GENEL KURUL KONUŞMASI
Konu: Kamu İktisadi Teşebbüsleri Komisyonunun, Kamu İktisadi Teşebbüslerinin 2011-2014 ve 2015-2016 Yılları Denetimine İlişkin Raporlarının Devlet Hava Meydanları İşletmesi Genel Müdürlüğünün 2011-2016, Çay İşletmeleri Genel Müdürlüğünün 2011-2016, Atatürk Orman Çiftliği Müdürlüğünün 2011-2016, Türkiye Radyo-Televizyon Kurumunun 2015-2016, Toplu Konut İdaresi Başkanlığının 2011-2016 ve Türkiye Cumhuriyeti Devlet Demiryolları İşletmesi Genel Müdürlüğünün 2011-2016 Yıllarına Ait Bölümleri ile Raporların Bu Bölümlerine Yapılan İtirazlar ve Komisyonun Görüşü (3/21, 22, 23, 24, 25, 26, 27) münasebetiyle
Yasama Yılı:3
Birleşim:26
Tarih:04.12.2019

MHP GRUBU ADINA NEVİN TAŞLIÇAY (Ankara) - Sayın Başkan, değerli milletvekilleri; gündem dışı söz alma şansım olamadığı için burada beş dakikanızı rica edeceğim.

İnsan hayatının bu kadar ucuz olamadığı bir Türkiye temennisiyle başlamak istiyorum.

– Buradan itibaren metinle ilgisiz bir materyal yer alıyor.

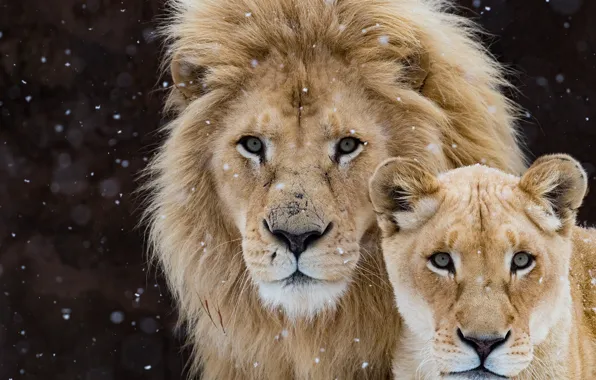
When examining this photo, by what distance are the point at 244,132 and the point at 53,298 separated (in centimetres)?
215

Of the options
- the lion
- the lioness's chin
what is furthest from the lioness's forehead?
the lioness's chin

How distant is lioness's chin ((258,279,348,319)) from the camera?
10.6 feet

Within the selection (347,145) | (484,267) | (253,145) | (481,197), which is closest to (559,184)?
(481,197)

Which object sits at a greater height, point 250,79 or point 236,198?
point 250,79

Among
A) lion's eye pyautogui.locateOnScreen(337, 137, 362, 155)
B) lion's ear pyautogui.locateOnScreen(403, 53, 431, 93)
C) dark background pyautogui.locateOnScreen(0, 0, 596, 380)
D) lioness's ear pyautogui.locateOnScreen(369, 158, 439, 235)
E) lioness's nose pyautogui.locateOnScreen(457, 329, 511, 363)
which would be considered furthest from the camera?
dark background pyautogui.locateOnScreen(0, 0, 596, 380)

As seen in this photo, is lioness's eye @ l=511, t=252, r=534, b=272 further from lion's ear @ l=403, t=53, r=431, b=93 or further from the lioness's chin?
lion's ear @ l=403, t=53, r=431, b=93

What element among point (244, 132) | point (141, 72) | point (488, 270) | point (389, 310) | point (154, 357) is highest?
point (488, 270)

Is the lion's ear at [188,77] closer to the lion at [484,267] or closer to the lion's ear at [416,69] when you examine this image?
the lion's ear at [416,69]

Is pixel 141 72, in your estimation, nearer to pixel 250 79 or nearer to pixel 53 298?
pixel 53 298

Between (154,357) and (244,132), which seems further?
(154,357)

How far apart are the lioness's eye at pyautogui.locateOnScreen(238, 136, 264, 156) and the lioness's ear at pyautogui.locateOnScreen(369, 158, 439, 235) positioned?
0.54 metres

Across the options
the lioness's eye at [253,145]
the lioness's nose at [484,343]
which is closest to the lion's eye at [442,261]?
the lioness's nose at [484,343]

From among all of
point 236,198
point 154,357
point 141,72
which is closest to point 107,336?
point 154,357

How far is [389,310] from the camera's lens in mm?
3705
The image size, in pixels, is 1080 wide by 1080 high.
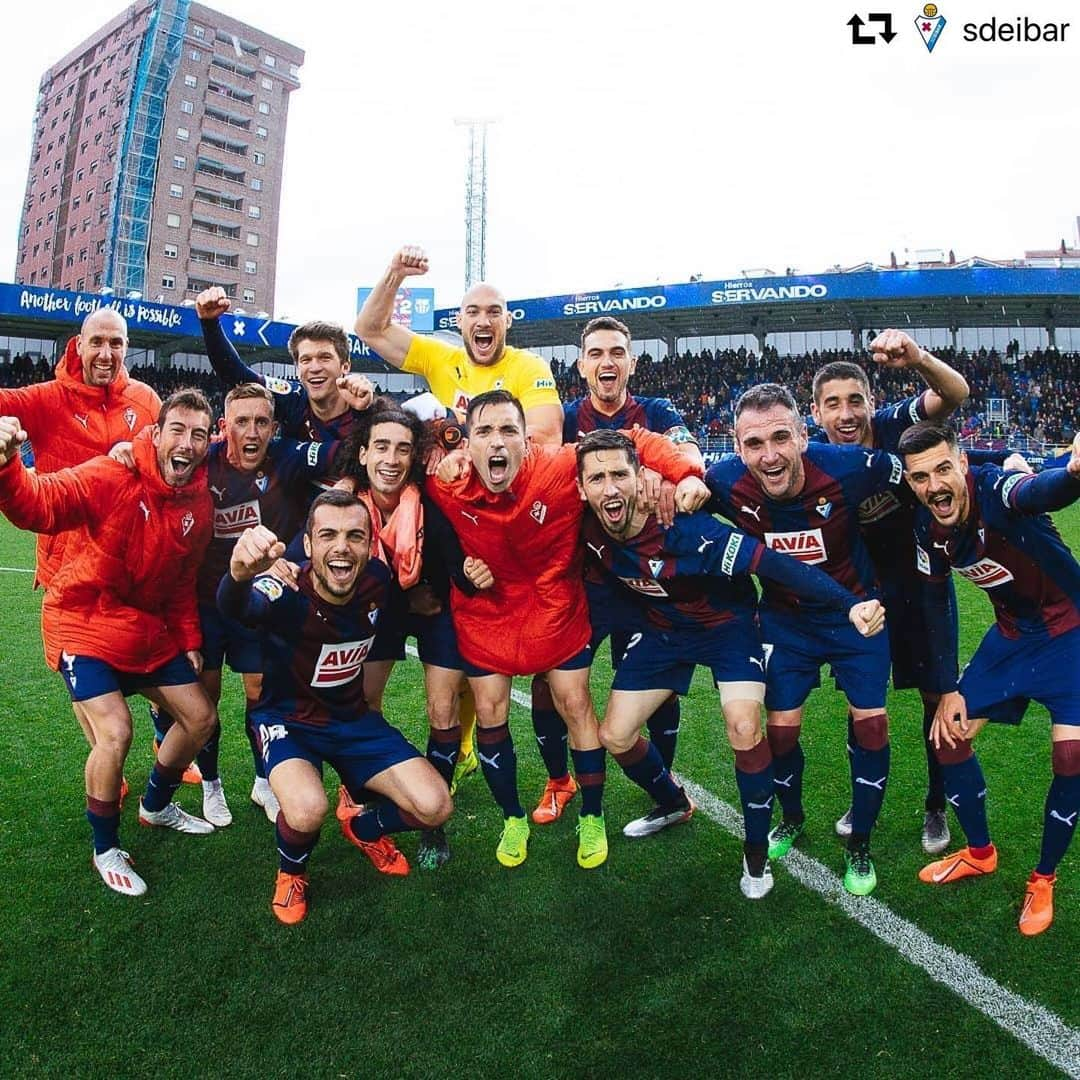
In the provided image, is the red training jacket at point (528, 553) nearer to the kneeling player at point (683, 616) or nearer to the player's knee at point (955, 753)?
the kneeling player at point (683, 616)

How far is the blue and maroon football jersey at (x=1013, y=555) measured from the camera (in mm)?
3240

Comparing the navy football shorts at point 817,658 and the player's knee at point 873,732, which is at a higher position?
the navy football shorts at point 817,658

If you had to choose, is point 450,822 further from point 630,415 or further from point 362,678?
point 630,415

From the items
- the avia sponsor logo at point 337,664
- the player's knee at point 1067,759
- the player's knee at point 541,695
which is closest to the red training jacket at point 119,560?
the avia sponsor logo at point 337,664

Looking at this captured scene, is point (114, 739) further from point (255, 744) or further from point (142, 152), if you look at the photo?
point (142, 152)

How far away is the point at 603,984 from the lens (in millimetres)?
2807

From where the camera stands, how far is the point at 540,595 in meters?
3.71

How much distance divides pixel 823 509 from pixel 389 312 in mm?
2430

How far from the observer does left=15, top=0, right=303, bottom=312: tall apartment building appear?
160 ft

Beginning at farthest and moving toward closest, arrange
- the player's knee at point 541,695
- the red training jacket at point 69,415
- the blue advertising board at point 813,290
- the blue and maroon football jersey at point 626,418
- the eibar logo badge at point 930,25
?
the blue advertising board at point 813,290 < the eibar logo badge at point 930,25 < the red training jacket at point 69,415 < the blue and maroon football jersey at point 626,418 < the player's knee at point 541,695

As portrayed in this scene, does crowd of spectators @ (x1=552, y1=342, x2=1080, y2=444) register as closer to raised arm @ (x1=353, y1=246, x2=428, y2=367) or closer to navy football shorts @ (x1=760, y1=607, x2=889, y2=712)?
navy football shorts @ (x1=760, y1=607, x2=889, y2=712)

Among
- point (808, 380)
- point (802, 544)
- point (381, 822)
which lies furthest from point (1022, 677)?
point (808, 380)

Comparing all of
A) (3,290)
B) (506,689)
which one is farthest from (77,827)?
(3,290)

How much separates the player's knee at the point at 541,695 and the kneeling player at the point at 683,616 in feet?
1.47
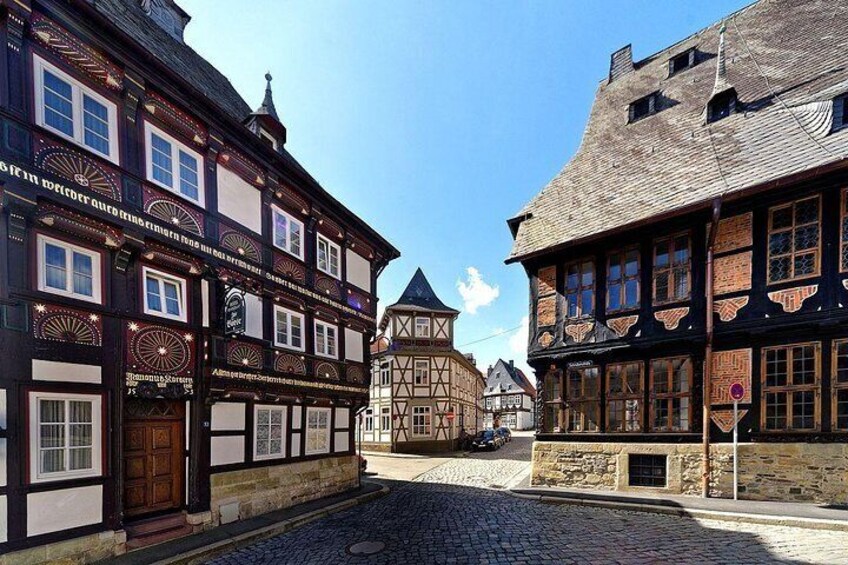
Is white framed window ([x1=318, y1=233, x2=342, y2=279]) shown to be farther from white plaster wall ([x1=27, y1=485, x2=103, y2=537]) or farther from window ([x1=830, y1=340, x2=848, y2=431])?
window ([x1=830, y1=340, x2=848, y2=431])

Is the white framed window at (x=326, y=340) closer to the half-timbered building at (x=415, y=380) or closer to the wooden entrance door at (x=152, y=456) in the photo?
the wooden entrance door at (x=152, y=456)

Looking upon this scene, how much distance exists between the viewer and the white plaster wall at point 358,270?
45.2 feet

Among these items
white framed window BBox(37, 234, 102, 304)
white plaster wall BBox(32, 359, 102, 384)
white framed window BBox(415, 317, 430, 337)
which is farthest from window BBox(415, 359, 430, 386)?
white framed window BBox(37, 234, 102, 304)

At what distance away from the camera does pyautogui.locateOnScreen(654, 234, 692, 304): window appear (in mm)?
10891

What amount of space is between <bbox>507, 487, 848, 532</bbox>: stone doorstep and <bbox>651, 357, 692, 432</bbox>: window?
6.61 feet

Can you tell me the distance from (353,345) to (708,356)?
9.42 metres

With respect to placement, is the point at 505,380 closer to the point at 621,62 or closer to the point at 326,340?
the point at 621,62

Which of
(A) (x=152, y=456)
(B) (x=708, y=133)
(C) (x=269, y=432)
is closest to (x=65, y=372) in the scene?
(A) (x=152, y=456)

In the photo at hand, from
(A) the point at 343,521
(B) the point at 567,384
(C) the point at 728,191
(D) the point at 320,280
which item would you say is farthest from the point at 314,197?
(C) the point at 728,191

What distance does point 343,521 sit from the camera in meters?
9.44

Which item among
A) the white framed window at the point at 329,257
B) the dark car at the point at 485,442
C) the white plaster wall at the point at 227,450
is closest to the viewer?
the white plaster wall at the point at 227,450

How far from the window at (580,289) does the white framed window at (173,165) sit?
9.74m

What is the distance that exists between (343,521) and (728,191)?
36.7 ft

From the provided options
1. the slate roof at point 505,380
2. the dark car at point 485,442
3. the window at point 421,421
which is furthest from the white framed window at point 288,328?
Result: the slate roof at point 505,380
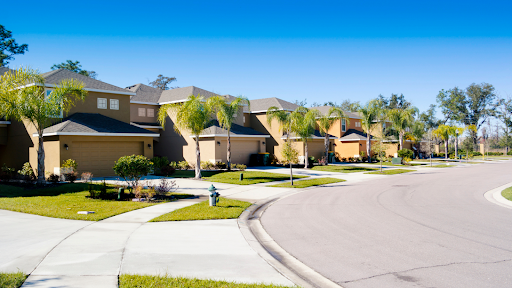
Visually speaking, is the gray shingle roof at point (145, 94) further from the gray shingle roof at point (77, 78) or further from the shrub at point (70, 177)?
the shrub at point (70, 177)

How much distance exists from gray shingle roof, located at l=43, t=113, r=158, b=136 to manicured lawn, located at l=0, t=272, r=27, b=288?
18.4 m

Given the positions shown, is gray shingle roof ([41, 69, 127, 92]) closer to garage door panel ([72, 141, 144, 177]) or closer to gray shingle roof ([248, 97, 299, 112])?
garage door panel ([72, 141, 144, 177])

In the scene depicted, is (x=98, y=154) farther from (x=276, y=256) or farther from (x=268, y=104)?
(x=268, y=104)

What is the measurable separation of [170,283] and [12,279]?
2530mm

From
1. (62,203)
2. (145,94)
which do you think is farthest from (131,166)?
(145,94)

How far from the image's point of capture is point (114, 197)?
49.8 feet

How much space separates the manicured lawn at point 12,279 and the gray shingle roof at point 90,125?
18.4 m

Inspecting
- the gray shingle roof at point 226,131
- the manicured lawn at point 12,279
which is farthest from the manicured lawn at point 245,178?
the manicured lawn at point 12,279

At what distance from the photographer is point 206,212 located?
1182 cm

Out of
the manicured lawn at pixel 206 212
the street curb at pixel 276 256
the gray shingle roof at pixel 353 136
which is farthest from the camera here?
the gray shingle roof at pixel 353 136

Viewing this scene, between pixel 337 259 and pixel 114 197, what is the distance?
454 inches

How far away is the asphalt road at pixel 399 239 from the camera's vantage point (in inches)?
235

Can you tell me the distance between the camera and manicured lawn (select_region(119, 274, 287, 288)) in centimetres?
526

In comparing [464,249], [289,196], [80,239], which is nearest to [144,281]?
[80,239]
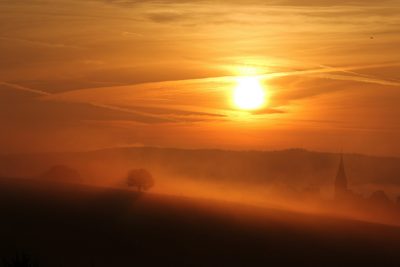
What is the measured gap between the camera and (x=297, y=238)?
369 feet

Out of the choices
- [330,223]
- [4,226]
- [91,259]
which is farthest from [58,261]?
[330,223]

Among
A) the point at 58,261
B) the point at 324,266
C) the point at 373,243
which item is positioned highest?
the point at 373,243

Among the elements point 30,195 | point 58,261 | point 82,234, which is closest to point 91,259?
point 58,261

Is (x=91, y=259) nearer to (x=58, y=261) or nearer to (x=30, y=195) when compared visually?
(x=58, y=261)

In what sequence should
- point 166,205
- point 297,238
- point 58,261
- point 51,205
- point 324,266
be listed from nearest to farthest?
point 58,261, point 324,266, point 297,238, point 51,205, point 166,205

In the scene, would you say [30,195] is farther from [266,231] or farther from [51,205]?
[266,231]

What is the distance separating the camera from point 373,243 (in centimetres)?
11538

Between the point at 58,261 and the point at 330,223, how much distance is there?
42408 millimetres

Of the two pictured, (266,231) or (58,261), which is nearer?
(58,261)

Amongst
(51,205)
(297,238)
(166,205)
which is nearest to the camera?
(297,238)

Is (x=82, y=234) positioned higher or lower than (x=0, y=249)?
higher

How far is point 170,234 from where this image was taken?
361ft

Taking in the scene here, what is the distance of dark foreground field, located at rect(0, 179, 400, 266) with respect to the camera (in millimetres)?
100500

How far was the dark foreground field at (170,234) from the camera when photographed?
100 m
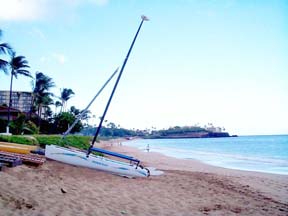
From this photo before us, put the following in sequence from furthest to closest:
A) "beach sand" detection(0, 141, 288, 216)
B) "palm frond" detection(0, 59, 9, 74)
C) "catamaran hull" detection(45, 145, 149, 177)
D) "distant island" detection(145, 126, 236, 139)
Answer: "distant island" detection(145, 126, 236, 139)
"palm frond" detection(0, 59, 9, 74)
"catamaran hull" detection(45, 145, 149, 177)
"beach sand" detection(0, 141, 288, 216)

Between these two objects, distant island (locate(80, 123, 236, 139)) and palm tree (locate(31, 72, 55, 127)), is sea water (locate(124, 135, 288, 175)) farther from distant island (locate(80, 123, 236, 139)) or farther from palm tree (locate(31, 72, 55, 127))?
distant island (locate(80, 123, 236, 139))

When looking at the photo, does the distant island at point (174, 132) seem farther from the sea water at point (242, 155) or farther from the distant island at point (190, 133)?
the sea water at point (242, 155)

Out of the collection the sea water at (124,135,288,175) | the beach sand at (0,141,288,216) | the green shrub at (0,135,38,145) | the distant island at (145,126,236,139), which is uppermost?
the distant island at (145,126,236,139)

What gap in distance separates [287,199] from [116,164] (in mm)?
6252

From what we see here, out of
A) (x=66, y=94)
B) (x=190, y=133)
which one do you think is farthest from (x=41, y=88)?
(x=190, y=133)

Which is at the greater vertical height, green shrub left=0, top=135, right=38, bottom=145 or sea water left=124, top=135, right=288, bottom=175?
green shrub left=0, top=135, right=38, bottom=145

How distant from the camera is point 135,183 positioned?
1002 cm

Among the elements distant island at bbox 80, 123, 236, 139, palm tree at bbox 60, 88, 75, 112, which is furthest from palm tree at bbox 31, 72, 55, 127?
distant island at bbox 80, 123, 236, 139

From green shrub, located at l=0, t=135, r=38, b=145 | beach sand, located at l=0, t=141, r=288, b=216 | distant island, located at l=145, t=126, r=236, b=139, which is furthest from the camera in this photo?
distant island, located at l=145, t=126, r=236, b=139

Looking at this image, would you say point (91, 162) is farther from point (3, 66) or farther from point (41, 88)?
point (41, 88)

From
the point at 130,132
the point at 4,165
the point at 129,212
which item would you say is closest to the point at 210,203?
the point at 129,212

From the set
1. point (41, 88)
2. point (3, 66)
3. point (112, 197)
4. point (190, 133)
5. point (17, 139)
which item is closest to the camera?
point (112, 197)

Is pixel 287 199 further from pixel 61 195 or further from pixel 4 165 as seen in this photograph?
pixel 4 165

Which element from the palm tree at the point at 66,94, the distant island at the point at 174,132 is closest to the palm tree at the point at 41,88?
the palm tree at the point at 66,94
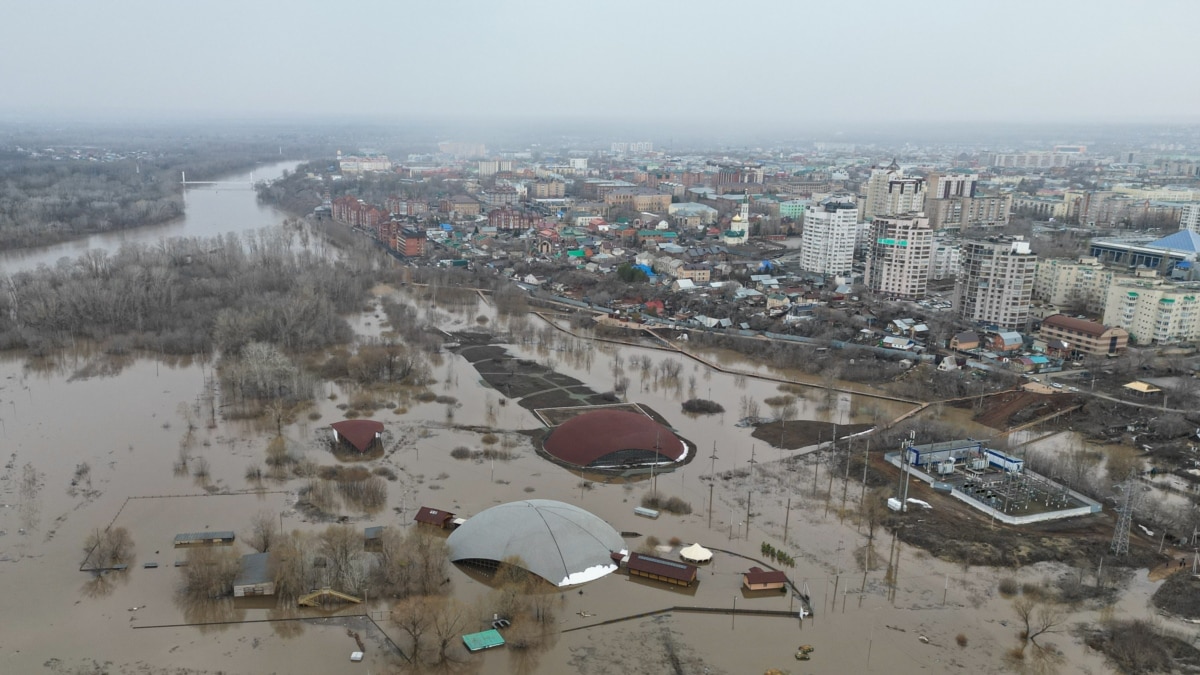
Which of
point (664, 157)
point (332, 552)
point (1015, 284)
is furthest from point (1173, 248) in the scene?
point (664, 157)

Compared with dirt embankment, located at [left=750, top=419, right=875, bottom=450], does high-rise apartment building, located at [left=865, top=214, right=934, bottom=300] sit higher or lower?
higher

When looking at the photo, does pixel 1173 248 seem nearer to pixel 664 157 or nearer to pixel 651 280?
pixel 651 280

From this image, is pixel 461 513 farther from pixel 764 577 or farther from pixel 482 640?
pixel 764 577

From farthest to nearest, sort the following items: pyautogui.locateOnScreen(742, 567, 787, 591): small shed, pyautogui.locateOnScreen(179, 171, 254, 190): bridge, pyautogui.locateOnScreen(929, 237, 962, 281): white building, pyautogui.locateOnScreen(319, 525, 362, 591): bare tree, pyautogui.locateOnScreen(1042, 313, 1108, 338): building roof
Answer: pyautogui.locateOnScreen(179, 171, 254, 190): bridge, pyautogui.locateOnScreen(929, 237, 962, 281): white building, pyautogui.locateOnScreen(1042, 313, 1108, 338): building roof, pyautogui.locateOnScreen(742, 567, 787, 591): small shed, pyautogui.locateOnScreen(319, 525, 362, 591): bare tree

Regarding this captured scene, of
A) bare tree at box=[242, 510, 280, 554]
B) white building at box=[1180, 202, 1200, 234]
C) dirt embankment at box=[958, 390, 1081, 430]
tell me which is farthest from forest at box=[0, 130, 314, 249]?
white building at box=[1180, 202, 1200, 234]

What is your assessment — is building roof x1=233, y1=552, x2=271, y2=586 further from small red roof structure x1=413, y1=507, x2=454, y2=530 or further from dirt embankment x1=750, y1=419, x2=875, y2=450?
dirt embankment x1=750, y1=419, x2=875, y2=450

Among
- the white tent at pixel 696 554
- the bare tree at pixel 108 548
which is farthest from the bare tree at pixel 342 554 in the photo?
the white tent at pixel 696 554

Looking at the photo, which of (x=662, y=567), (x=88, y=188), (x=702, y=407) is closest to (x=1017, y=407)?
(x=702, y=407)
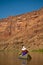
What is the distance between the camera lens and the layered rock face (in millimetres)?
123387

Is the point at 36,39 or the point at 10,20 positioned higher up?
the point at 10,20

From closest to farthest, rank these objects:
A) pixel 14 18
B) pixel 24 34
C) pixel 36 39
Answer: pixel 36 39
pixel 24 34
pixel 14 18

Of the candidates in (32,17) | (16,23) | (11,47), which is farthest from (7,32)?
(11,47)

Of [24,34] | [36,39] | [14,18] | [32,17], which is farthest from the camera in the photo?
[14,18]

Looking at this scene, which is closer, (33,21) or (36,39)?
(36,39)

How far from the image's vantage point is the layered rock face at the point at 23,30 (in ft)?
405

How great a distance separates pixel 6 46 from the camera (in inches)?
5064

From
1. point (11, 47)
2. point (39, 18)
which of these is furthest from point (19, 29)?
point (11, 47)

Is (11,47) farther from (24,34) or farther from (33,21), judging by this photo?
(33,21)

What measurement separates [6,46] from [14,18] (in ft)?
107

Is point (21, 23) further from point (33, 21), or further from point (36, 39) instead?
point (36, 39)

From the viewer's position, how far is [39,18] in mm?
142375

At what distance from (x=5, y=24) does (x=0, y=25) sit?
11.1ft

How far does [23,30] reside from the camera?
475ft
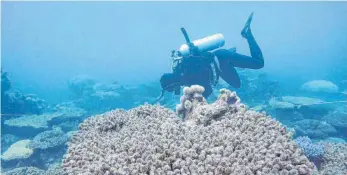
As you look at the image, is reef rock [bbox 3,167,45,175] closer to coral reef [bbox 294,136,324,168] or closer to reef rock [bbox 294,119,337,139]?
coral reef [bbox 294,136,324,168]

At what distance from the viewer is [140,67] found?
223 ft

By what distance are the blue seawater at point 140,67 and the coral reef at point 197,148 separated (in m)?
0.76

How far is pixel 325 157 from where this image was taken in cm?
602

Ceren Özdemir'e rahmet, ailesine sabır diliyorum.

5 Aralık 1934 tarihinde Türk kadınının elde ettiği seçme ve seçilme hakkı sayesinde bir kadın milletvekili olarak Genel Kurulu ve aziz Türk milletini gururla selamlıyorum.

Bugün Türk dünyasının göz bebeğiyse Türkiye, coğrafyamız kan gölüyken bu topraklarda huzurla, insanca yaşayabiliyorsak bedeli ödendiği içindir. Türk kadını, hürriyet içinde dinini yaşıyorsa, okuyup hâkim, doktor, iş kadını olabiliyorsa, özgürsek bugün, Osmanlı aydınlarının, cumhuriyetin, Mustafa Kemal'in sayesindedir. Modernleşme tartışmaları 19'uncu yüzyılın başlarına tekabül eder bu topraklarda ancak cumhuriyetle tastamam hâle gelmiştir. Bugünlerin mimarları; Namık Kemaller, Ziya Gökalpler, Yusuf Akçuralar, Ağaoğlu Ahmetler, Nezihe Muhiddinler, Şefika Gaspıralılar, Halide Edipler ve bu aziz vatanın kurucusu Gazi Mustafa Kemal iyi ki vardılar ve hep var olacaklar.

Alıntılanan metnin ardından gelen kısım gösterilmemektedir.